The tree structure data 10 are stored in a first storage region 50. The first storage region 50 is a storage region of a part or the entirety of any storage apparatus. The first storage region 50 may be constituted of a plurality of storage apparatuses. Further, a second storage region 60 is also prepared as another storage region in which a data set 20 not constituting the tree structure data 10 is stored. The second storage region 60 is a storage region of a part or the entirety of any storage apparatus, similarly to the first storage region 50. The second storage region 60 may be constituted of a plurality of storage apparatuses. As the first storage region 50 and the second storage region 60, a same storage apparatus may be used, or storage apparatuses different from each other may be used.

After acquiring new data 40 to be managed, the data management apparatus 2000 inserts the data 40 into one of existing data sets 20, or generates a new data set 20 in the second storage region 60 and inserts the data 40 into the second storage region 60. Further, when a predetermined condition is satisfied regarding a data set 20 stored in the second storage region 60, the data management apparatus 2000 inserts, into the tree structure data 10, one or more of the data sets 20 stored in the second storage region 60. By insertion into the tree structure data 10, the data set 20 is not stored in the second storage region 60 but is stored in the first storage region 50. Hereinafter, the above-described predetermined condition is referred to as an insertion condition.

<Representative Advantageous Effects>

In a case where an element (corresponding to data 40) is inserted into data of a tree structure, an appropriate position within the tree structure is determined according to a property of the element, and the element is inserted at the position. Further, reconfiguration of the tree structure is performed as necessary.

However, in a case where a data set is handled as an element, it is difficult to determine an appropriate position of the data set at a time immediately after generation of the data set.
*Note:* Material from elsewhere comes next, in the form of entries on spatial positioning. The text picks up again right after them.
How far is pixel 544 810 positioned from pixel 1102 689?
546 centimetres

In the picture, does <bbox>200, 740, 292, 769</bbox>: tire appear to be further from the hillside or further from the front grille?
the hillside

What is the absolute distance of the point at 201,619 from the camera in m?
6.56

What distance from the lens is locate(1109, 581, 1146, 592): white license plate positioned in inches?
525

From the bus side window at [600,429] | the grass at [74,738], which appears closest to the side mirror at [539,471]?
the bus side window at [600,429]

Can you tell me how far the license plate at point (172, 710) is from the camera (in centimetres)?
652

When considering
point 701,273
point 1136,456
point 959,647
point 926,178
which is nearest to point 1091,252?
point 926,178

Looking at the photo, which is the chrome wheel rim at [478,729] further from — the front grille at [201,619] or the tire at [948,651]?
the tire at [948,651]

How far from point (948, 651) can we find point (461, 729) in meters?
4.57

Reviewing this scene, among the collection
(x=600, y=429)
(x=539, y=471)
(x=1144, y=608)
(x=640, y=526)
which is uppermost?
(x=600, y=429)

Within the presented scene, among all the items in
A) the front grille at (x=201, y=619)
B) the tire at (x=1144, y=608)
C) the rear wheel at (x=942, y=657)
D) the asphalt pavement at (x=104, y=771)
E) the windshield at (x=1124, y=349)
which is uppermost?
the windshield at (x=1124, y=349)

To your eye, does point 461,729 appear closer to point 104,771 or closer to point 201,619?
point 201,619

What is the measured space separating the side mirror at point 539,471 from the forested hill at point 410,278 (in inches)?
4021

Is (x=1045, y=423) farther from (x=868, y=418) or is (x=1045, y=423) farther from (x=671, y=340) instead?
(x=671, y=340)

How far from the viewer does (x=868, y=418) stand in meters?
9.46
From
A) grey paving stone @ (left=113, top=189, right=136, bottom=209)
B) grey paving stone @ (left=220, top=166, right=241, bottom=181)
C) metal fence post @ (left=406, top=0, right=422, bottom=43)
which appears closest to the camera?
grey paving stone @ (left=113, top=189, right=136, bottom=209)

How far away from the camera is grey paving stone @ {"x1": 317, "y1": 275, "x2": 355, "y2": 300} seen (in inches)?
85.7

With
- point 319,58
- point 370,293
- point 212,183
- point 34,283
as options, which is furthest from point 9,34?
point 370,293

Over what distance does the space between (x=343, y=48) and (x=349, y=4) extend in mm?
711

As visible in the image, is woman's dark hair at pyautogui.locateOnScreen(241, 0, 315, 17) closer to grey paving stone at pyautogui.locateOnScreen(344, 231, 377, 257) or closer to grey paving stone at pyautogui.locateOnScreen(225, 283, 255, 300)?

This is because, when the number of pieces of data is less within a data set or during a time when the data set is frequently updated, a property of the data set (e.g., an average, dispersion, or the like of data included in the data set) may be affected by data to be newly inserted and greatly change. When a data set cannot be inserted at an appropriate position, performance such as data retrieval thereafter may be lowered.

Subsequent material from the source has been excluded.